Friday, November 21, 2008

pastor chris.

When we are young, we constantly strive to be perceived and regarded as somewhat older than we are. We relish any opportunity to be included in the conversations or activities of an older caste; hanging out with the 'big kids', being able to sit at the 'grown-up' table at family gatherings, etc. Growing up itself is, in many ways, a process of testing the limits of when we might genuinely come to be included, in the perception of our peers and community, in that cumulative tier of maturity that is, at present, just beyond us.

Until such a time as this is the case, we pretend; enacting adventures, both dangerous and docile, smoking a stolen cigarette, or driving the parents car around an empty lot. We pretend until our fantasy of greater maturity is actually attained, at which point we set the sights of our hopeful pretense yet another rung higher. At some point, this process of pretense and attainment begins to climax; the distance between reality and what was initially only fantasy becoming less and less.

When I was six years old, perhaps I would pretend that I was a grown man with a job and a family, mimicking my father in the form of something that might be decades away. When I was in high school, perhaps the thought of college life captured my imagination; this only four years removed from my present. In our twenties, maybe it is a job we aspire to, or a promotion; ultimately things only months out of our reach, depending on circumstance... At some point, we are finally forced to realize that we have arrived at 'maturity'; that place of regard and responsibility that we have been striving and pretending at our whole lives, whether or not it actually looks like we had thought or hoped. Eventually, after coming to grips with this climax, many people find themselves, suddenly and strangely, wishing that they were younger.

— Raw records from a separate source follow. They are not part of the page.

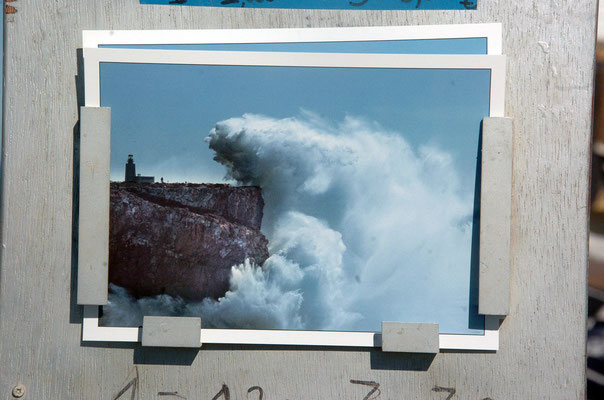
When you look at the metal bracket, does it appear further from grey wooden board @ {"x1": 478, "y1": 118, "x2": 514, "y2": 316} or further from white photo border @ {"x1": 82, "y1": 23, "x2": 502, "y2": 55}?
grey wooden board @ {"x1": 478, "y1": 118, "x2": 514, "y2": 316}

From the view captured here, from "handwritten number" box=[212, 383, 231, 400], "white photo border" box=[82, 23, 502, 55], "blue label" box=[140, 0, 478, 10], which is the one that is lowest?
"handwritten number" box=[212, 383, 231, 400]

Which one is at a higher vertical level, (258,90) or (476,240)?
(258,90)

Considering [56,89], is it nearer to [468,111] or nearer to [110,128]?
[110,128]

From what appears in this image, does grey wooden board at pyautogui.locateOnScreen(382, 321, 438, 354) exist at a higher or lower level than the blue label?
lower

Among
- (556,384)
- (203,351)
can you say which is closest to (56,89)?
(203,351)

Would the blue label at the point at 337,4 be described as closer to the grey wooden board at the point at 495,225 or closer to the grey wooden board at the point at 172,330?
the grey wooden board at the point at 495,225

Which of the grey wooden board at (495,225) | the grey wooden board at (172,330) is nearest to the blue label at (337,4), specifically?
the grey wooden board at (495,225)

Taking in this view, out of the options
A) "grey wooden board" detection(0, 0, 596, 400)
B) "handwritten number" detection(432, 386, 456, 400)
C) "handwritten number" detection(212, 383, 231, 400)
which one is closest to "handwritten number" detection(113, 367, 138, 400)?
"grey wooden board" detection(0, 0, 596, 400)

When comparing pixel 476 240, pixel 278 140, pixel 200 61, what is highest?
pixel 200 61

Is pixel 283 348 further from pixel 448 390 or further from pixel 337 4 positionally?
pixel 337 4
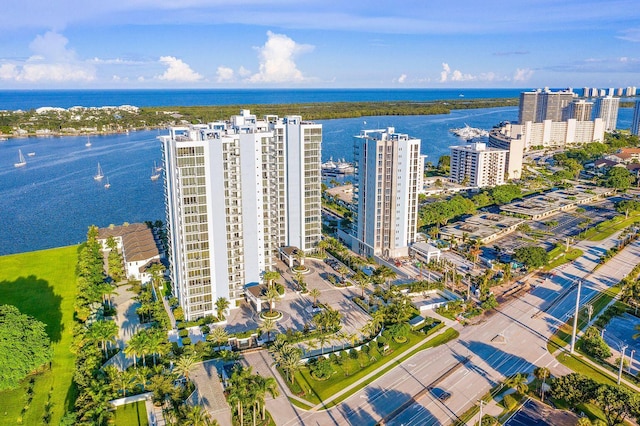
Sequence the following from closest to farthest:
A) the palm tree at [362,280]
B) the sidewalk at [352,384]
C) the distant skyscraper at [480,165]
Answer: the sidewalk at [352,384] < the palm tree at [362,280] < the distant skyscraper at [480,165]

But alas, the march of time knows no reverse. Our pretense only works in one direction.

It seems that I have arrived at a place that was only once a distant dream; career, promotion, responsibility... a wife, a house, and soon a child. I look around now, and I realize that all these people around me believe that this is who I really am; mature, responsible... an adult. And, I can't help but wonder when they'll find me out... when they'll realize that this is just a game. I wonder when they'll realize that I am really just a child who has been pretending to be grown... Because I don't have this thing figured out yet. I don't really know what I am doing. I'm just making all this up as I go along.

Life these days feels as if I am riding the crest of a wave; who I am and where I will be tomorrow doesn't actually exist until the moment I arrive... as if the ground itself that I am walking on does not exist until the moment my foot falls to meet it. I worry about the day when my imagination will fail me, when I will fail to imagine the next step into existence, causing me to stumble, and this house of cards to collapse. Because this is uncharted territory, filled with the unknown, threatening to bring me to the end of what my competency can muster.

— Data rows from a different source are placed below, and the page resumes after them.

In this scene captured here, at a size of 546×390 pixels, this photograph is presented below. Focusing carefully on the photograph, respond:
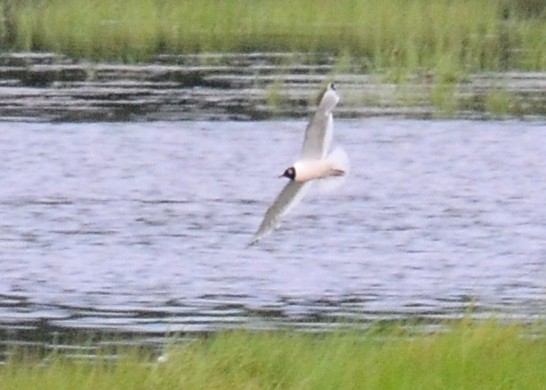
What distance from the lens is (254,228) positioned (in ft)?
45.8

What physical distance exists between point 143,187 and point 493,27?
1155cm

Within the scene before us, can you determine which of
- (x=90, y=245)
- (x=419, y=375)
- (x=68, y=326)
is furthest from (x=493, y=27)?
(x=419, y=375)

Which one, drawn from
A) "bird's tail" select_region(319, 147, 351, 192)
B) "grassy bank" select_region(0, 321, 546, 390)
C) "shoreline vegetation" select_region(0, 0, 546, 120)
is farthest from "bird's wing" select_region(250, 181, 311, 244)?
"shoreline vegetation" select_region(0, 0, 546, 120)

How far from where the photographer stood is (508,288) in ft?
38.3

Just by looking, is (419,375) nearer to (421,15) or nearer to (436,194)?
(436,194)

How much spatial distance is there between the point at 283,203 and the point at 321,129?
0.37 meters

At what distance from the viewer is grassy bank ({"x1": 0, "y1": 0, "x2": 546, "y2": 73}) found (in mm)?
24594

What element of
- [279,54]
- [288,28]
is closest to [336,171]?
[279,54]

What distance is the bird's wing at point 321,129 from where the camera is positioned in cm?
667

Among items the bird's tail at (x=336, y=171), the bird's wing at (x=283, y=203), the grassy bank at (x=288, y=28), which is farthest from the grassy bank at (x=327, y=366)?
the grassy bank at (x=288, y=28)

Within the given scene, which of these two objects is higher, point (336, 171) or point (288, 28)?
point (336, 171)

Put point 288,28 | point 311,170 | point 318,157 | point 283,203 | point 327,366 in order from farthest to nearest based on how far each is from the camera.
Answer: point 288,28 < point 327,366 < point 283,203 < point 318,157 < point 311,170

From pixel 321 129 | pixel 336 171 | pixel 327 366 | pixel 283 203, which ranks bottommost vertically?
pixel 327 366

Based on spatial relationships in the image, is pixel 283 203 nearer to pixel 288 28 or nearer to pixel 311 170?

But then I wonder if maybe... maybe this is what it means to walk by faith. Maybe this is the essence of what it means to allow God to lead us into the heart of a calling and a life that is greater than ourselves; greater than we can even imagine. Maybe it is here, as we are forced to reckon with the inability of our own competency to lead us into the realization of tomorrow, that we discover what faith really is. Maybe to be grown is not to come to the place where we believe that we've got this life figured out, but rather to realize that we never will; to surrender to trust that God will guide us into tomorrow, creating it before us even as we go.

The dew of creation is yet fresh upon this day. I did not know what it would hold before I got here, and tomorrow is hidden by the mists of pre-existence. But I will walk forward in the trust in my creator and sustainer; the giver of breath to my lungs and words to my heart. I do not have wisdom enough for even today, but his wisdom and love is sufficient to bring about all my days that have yet to be. So I cast myself upon Him, His hands and heart and purposes, in trust and faith, and in the divine joy that is found in surrender to the one who is truly sufficient for me.